Real estate photos come in all shapes and sizes. By this we mean that there is a lot of diversity in terms of both image quality and content. At Trulia, we know the first property photo we show a consumer is the most important one. It’s what we call the hero image and it’s the photo that represents a listing across Trulia on all platforms, and it needs to be aesthetically pleasing in order for people to want to click through for more information on the listing.
How Trulia Traditionally Chose Hero Images
Each new property listing we receive at Trulia comes with a collection of photos. Historically, the first photo in this collection is selected as the hero image. But, we have found this is not always ideal. While some property listings come with high resolution and professionally staged photos, others contain low resolution and poorly taken photos, with artifacts like low brightness, blurriness, watermarks, etc.
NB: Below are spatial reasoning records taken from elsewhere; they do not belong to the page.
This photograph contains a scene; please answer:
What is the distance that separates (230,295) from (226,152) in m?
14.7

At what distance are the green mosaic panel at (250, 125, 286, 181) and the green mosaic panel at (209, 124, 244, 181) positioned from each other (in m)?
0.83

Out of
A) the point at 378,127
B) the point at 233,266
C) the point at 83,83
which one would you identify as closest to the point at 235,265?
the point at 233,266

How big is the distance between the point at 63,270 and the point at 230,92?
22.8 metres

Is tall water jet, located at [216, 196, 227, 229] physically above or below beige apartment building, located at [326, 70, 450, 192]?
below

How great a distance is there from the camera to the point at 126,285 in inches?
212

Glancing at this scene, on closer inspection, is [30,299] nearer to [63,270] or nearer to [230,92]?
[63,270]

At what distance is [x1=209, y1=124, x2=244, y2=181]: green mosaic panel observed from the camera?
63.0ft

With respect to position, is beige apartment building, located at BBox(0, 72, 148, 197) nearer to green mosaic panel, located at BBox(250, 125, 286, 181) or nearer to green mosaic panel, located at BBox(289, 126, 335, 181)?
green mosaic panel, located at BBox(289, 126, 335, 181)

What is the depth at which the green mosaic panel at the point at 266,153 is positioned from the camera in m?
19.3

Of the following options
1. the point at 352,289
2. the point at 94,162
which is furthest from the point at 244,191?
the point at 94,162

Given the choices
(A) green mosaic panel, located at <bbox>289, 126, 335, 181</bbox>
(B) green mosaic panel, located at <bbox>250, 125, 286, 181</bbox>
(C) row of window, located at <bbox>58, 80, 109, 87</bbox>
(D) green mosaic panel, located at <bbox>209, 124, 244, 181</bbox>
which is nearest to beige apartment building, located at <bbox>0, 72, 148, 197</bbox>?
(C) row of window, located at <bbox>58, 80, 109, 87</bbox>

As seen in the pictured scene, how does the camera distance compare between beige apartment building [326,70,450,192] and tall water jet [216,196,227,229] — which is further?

We often find cases where the first photo is lower quality or has irrelevant content, and a better, more representative photo is available in the collection. In this case, surfacing that first photo would not only leave a sub-optimal first impression for the consumer, it would also likely reduce the chances of a consumer clicking through to get more information and eventually submit a lead. So, we decided to test a new method, leveraging image recognition and deep learning to help determine which photo in a listing’s collection should be selected as the hero image.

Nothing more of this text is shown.